Recensione: Surgical Remission/Surplus Steel
Poco più di un anno fa mettevo il bollino 90/100 a “Surgical Steel”, disco del ritorno dei Carcass, tanto aspettato dai fan e da tutto il mondo del metal.
Un ottimo rientro in pista con tanto di tournèe mondiale e la fortuna di vedere Steer & Co. dal vivo per due volte nell’arco di sei mesi, con anto entusiasmo per riascoltare dal vivo una delle band culto di tutti i tempi della scena estrema.
Questo “Surgical Remission/Surplus Steel” giunge così all’improvviso che la prima domanda sorge spontanea: quando avranno trovato il tempo di scrivere, registrare nuovo materiale considerando i ‘nuovi’ tempi biblici di uscita della band? Sono avanzi dalle registrazioni dello scorso anno?
Ma subito dopo la mente prende coscienza dell’accaduto e si prepara ad accogliere il nuovo arrivato, soprattutto considerato che dovrebbe essere il seguito del disco dello scorso anno. Insomma nuovo materiale in cinque brani che non può che accrescere la voglia di continuare il sentiero dei nuovi Carcass e chiudere il cerchio Surgical Steel.
Bando alle ciance, tuffandosi a braccia aperte all’interno di questi 17 minuti si resta sconvolti non poco, e soprattutto si va a sbattere contro la più scialba uscita del 2014.
La cosa più interessante è ”Outro 1985”, quel che fu Intro dello scorso disco e composto 30 anni fa da Steer. E il resto? Noia mortale, terrificante, non un riff degno di nota, una scorribanda carcassiana, o una ripartenza devastante, alle quali siamo fin troppo ben abituati.
E la domanda d’obbligo è: perché?
Non riesco minimamente a captare esigenze di qualsiasi tipo che hanno portato a questo scempio di un nome così pesante. Sarà la Nuclear Blast avrà sfruttato il momento d’oro? Ma con questo materiale neanche a Sanremo.
Non riesco a credere a quello che scrivo ma ancor di più a quello che ascolto in questi terribili minuti, per fortuna passano subito, ma allo stesso tempo sembrano lunghissimi. Neanche la voce di Walker, ancora ben rodata considerata l’età, riesce a dar uno scossone, nè un Wilding che sembra la fotocopia di sé stesso ci sveglia dalla monotonia degna di dischi doom da serie B.
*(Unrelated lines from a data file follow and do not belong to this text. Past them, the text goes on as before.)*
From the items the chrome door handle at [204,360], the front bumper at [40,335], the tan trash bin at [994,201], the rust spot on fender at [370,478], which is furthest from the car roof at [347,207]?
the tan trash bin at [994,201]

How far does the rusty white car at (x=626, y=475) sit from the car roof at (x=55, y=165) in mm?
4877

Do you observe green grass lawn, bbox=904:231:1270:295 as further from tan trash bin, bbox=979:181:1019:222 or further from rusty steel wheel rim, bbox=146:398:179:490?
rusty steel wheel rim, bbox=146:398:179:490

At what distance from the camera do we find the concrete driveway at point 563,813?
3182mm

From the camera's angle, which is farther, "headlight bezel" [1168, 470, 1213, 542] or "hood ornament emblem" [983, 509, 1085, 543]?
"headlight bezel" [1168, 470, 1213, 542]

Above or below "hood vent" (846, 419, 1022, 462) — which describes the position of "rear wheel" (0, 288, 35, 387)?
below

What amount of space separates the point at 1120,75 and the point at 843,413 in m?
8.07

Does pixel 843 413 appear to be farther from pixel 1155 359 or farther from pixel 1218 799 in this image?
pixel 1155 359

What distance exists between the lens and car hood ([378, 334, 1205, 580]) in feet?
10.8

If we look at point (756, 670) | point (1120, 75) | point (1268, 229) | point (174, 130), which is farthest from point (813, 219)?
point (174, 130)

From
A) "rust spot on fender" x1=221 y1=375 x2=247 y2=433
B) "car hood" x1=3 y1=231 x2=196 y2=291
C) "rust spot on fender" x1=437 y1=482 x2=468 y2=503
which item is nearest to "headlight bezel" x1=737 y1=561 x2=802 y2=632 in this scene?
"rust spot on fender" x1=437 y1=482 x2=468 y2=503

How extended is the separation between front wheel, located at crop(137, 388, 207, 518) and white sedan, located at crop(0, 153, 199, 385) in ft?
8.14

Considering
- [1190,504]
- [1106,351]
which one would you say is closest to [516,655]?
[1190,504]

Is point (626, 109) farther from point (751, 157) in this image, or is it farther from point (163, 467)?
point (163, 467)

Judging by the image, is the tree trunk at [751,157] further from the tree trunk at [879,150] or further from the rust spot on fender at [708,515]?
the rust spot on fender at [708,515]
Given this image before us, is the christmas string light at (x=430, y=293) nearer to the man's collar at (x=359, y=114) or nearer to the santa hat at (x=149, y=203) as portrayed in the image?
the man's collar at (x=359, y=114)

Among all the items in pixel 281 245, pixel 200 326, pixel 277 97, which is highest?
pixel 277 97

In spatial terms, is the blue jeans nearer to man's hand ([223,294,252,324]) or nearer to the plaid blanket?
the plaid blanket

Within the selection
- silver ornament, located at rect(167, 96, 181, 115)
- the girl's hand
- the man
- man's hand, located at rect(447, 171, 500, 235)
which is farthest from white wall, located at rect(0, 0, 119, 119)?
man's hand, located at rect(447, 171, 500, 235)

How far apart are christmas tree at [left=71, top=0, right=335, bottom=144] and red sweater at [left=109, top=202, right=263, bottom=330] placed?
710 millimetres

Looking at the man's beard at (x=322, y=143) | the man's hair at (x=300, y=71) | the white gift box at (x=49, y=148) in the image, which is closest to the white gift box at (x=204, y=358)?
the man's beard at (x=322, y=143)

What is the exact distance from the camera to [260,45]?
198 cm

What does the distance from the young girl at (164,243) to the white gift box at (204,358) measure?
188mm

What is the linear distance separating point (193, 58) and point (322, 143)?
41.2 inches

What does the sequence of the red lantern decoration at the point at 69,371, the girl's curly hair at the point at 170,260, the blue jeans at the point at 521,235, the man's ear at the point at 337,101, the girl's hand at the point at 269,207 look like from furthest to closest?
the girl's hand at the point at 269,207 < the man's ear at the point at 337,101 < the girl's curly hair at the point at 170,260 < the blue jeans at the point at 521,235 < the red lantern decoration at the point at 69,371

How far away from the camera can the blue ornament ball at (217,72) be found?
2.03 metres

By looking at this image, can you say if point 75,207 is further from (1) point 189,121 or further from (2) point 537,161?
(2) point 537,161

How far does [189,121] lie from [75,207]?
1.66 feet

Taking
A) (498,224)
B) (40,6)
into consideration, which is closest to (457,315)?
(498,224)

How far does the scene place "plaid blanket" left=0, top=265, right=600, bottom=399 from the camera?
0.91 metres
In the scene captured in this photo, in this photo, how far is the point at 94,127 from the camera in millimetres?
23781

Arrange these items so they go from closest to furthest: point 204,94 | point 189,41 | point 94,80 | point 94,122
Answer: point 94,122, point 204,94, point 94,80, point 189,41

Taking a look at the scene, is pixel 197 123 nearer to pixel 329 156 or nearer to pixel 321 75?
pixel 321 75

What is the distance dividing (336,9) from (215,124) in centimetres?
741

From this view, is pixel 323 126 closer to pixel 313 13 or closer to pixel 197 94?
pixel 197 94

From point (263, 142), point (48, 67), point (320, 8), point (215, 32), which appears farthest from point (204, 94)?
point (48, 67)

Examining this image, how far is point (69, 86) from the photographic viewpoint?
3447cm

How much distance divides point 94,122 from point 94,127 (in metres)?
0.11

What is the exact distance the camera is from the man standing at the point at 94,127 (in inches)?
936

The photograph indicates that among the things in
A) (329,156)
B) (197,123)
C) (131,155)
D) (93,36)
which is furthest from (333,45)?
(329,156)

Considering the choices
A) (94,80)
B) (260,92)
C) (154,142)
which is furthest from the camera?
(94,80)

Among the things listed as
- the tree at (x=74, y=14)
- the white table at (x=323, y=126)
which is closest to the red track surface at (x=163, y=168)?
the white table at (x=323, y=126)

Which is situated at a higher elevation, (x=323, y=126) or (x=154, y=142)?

Nella fattispecie “A Wraith in the Apparatus” è basata su tre idée con uno schema degno delle peggiori squadre di serie B: Strofa-Ritornello-Strofa-Ritornello-Solo Guitar-Strofa-Ritornello. Non un cambio di tempo, tutto monotono, scontato, senza grinta. Cosa che appare evidente anche nella successiva “Intensive Battery Brooding”, con la sola eccezione dell’unico cambio di tempo nel minuto finale, che nonostante tutto non impressiona nemmeno un novizio.
Si spera in un cambio di rotta ma nemmeno per idea, la band resta incollata a tempi ‘facili’, riff scontati, metriche dritte con “Zochrot”, emblema di roba sentita, trita e ritrita incluso il solo di Steer, fotocopia di quel killer che rende la sei corde un martello pneumatico pronto a devastare il mondo.
Ma al peggio non c’è mai fine e probabilmente l’apice dell’orrido arriva col ritornello di “Livestock Marketplace”, che segue il percorso monotonia dei brani precedenti, lasciandoci però in comune con gli altri brani la delusione dal primo all’ultimo secondo.
Presa in giro o mossa commerciale per nuovi proseliti?
Non so quanti di voi possano apprezzare uno ‘sforzo’ del genere, per il sottoscritto ogni ascolto equivale a una lenta agonia.
Lodatissimi nel 2013, bocciatissimi nel 2014!